Igualmente, están satisfechos los  presupuestos de subsidiariedad e inmediatez. El primero porque no  existe otro mecanismo de defensa para controvertir la determinación  judicial adversa a los intereses de JHON CARLOS SÁNCHEZ  ARRIETA y, el segundo, porque la decisión controvertida fue  expedida el 2 de abril de 2019 y la interposición de la  presente acción de tutela tuvo lugar el 7 de junio siguiente,  esto es, transcurridos menos de seis meses. (Cfr. Sentencias T-584 de  2011 y T – 255 de 2013).  

En el caso examinado, la Sala advierte que el  Juzgado 1º de Ejecución de Penas y Medidas de Seguridad  de Sincelejo incurrió en el error denominado decisión  sin motivación, que surge cuando el funcionario judicial  incumple la obligación de dar cuenta de los fundamentos  fácticos y jurídicos que la soportan. (T-041 de 2018).  

Para arribar a tal afirmación, advierte la  Sala, en primer lugar, que el mandato judicial contenido en el fallo  de tutela de primera instancia del 2 de abril de 2018 es de carácter  complejo, en tanto requería desplegar varias actuaciones a fin  de darle cumplimiento.  

Mírese que la Dirección de Personal  de la Armada Nacional debía agotar los trámites  administrativos para garantizar un examen integral del estado de  salud de JHON CARLOS SÁNCHEZ ARRIETA y, a partir de éste,  determinar «cuáles son las  funciones que puede desempeñar dentro de la institución».  Finalmente, estaba conminada a brindar las explicaciones de la  conclusión alcanzada.  

Así, el titular del Juzgado accionado  encontró cumplidos los dos primeros mandatos, pues no hay duda  de que JHON CARLOS SÁNCHEZ ARRIETA fue valorado por los  médicos especialistas en otorrinolaringología,  siquiatría, optometría, ortopedia y traumatología,  con fundamento en lo cual la Dirección de Sanidad Naval  expidió el acta de Junta Médica Laboral 173-2018 del 30  de octubre de 2018,.  
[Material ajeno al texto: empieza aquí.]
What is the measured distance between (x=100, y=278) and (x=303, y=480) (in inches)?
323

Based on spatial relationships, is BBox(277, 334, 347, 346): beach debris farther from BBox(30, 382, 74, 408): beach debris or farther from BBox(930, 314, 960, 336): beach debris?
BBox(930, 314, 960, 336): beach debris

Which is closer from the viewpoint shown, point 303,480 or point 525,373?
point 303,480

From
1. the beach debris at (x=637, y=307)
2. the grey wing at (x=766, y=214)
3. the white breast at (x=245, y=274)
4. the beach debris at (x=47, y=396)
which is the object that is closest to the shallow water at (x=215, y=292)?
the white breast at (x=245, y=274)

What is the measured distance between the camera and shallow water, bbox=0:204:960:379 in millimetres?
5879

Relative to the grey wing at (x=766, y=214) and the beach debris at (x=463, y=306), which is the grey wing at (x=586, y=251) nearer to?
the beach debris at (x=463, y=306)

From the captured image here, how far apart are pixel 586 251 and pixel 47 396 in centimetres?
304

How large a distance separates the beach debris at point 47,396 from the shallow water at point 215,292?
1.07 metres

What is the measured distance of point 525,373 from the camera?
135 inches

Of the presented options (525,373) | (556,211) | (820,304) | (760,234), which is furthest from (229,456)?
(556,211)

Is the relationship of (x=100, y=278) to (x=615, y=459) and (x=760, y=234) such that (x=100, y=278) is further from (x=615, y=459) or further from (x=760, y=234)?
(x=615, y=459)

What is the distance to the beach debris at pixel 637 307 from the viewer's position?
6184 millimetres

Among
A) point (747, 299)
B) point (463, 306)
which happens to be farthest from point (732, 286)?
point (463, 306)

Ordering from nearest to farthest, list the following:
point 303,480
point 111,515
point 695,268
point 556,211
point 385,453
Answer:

Según se indicó en dicho documento,  el accionante sufre trastorno de estrés postraumático,  lumbago, desviación del tabique nasal, miopía en ambos  ojos y astigmatismo en el ojo izquierdo, lesiones que, en criterio de  los expertos que integral la Junta Médica, «determinan  incapacidad permanente parcial – no apto».  Así mismo, concluyó una disminución de la  capacidad laboral actual del peticionario del 10,50% que, sumada a la  evaluación anterior del 12,50%, arrojó un total del 23%  de pérdida de su fuerza de trabajo.  

Ahora bien, considera la Sala que a partir de ese  concepto está dado inferir, como lo hizo el Juzgado accionado,  que la Dirección de Sanidad Naval concluyó que JHON  CARLOS SÁNCHEZ ARRIETA no está en capacidad de  desempeñar ninguna función dentro de la institución.  Ello, se deduce claramente de la expresión «no  apto» incluida en el dictamen.  
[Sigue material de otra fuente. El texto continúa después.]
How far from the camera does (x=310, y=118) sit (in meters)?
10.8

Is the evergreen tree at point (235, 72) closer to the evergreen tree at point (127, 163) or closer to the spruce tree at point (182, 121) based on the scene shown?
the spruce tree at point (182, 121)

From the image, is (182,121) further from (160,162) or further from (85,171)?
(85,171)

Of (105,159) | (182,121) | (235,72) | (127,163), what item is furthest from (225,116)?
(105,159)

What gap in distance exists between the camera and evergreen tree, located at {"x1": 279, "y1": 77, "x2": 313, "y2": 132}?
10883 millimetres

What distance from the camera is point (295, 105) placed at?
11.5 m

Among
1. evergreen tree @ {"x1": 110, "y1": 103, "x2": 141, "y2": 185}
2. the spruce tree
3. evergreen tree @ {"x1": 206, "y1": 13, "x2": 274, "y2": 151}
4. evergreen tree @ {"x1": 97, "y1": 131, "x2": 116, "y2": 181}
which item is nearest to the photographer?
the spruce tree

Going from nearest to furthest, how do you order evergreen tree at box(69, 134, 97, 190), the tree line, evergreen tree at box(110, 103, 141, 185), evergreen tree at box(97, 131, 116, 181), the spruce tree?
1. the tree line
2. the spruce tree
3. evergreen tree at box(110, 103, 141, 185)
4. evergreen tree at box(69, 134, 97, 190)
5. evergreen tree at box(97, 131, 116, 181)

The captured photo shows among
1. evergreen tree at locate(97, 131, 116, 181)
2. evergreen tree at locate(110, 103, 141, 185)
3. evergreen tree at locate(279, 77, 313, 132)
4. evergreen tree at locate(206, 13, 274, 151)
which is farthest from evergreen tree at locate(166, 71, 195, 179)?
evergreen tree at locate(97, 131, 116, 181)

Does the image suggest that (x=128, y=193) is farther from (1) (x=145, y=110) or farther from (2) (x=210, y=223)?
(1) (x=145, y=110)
Sin embargo, ninguna consideración efectuó  el Despacho respecto del acatamiento del último aspecto  contenido en la orden de tutela: «explicando  las razones de las conclusiones a las que llegue»,  ni tampoco señaló por qué se relevó de  verificar tal cuestión.  

Así las cosas, la Sala revocará el  fallo de primera instancia, para en su lugar amparar  el derecho fundamental al debido proceso de JHON CARLOS SÁNCHEZ  ARRIETA, dejar sin efectos la decisión del 2 de abril de 2019  y ordenar al Juzgado 1º de Ejecución de Penas y Medidas  de Seguridad de Sincelejo que, en el término de un mes,  contado a partir de la notificación de esta decisión,  emita una nueva providencia.  

En mérito de lo expuesto, la Sala de  Decisión de Tutelas N° 2 de la Sala de Casación  Penal de la Corte Suprema de Justicia, administrando justicia en  nombre de la República y por autoridad de la Ley,  

RESUELVE:  

1.        REVOCAR la  sentencia del 19 de junio de 2019,  mediante la cual la Sala Penal del Tribunal  Superior de Sincelejo le negó  la acción de tutela a JHON CARLOS  SÁNCHEZ ARRIETA.  

2.        AMPARAR  su derecho fundamental al debido proceso. En  consecuencia, DEJAR sin  efectos el auto del 2 de abril de 2019, por medio del cual el Juzgado  1º de Ejecución de Penas y Medidas de Seguridad de  Sincelejo se abstuvo de iniciar el trámite incidental  impulsado por el accionante para, en su lugar, ORDENAR  a la mencionada autoridad judicial que, en el término  de un (1) mes contado a partir de la notificación de esta  sentencia, emita una nueva decisión.  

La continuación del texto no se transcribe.